El alumno había aprendido de entre todas las buenas cosas que intentaron enseñarle, lo único que necesitaba para seguir sobreviviendo: que había de saber alabar a los santos y elogiar a sus superiores, ya que escuchar piropos es agradable no sólo para oídos humanos sino también para los divinos.
Y tan bien lo hizo que los religiosos decidieron darle de baja en la orden y proporcionarle el elevado cargo de campanero de la, recién terminada, torre de la catedral. Estamos hablando, pues, del año 1794.
Este cargo estaba dotado de dos subalternos que ayudaban al campanero durante el día. El empleo no era, pues, nada despreciable, cuando el que lo ejercía, además de seis reales de sueldo, casa y comida gratis, tenía bajo su dependencia gente a quien mandar. Pero además, ser campanero de la catedral, era un trabajo de gran importancia en aquella época en la que abundaban las fiestas religiosas, se producían riadas y, por si fuese poco, también se debían de notificar las horas, las medias y los cuartos; las bodas y los bautizos; y se echaban las campanas al vuelo cuando llegaba a la ciudad algún dignatario de la iglesia o algún noble señor.

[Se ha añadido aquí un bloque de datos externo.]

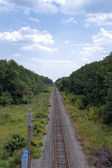 Railroad surrounded by trees stretches to the horizon — Stock Photo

Diego Alba, el campanero de la catedral, a pesar de haber conseguido un oficio bien remunerado con gente a su cargo, siguió bebiendo sin medida. De día podía permitirse el lujo de dormir la tajada porque disponía de dos subalternos, pero de noche no, porque al caer la tarde se quedaba completamente solo. Y así fue como, no fue una, sino muchas las noches que permanecieron en el más profundo de los silencios; ni horas, ni medias, ni cuartos de hora se oyeron en la ciudad... La gente estaba indignada, ya que en aquel tiempo las campanas constituían para el pueblo lo que el faro para el navegante. Porque sin conocer la hora, ni el huertano sabía cuando tenía que levantarse, ni el cura cuando comenzar la misa, ni el lechero cuando ordeñar... Aunque, si este oficio demandaba seriedad y desvelos, no es menos cierto que no estaba exento de peligros...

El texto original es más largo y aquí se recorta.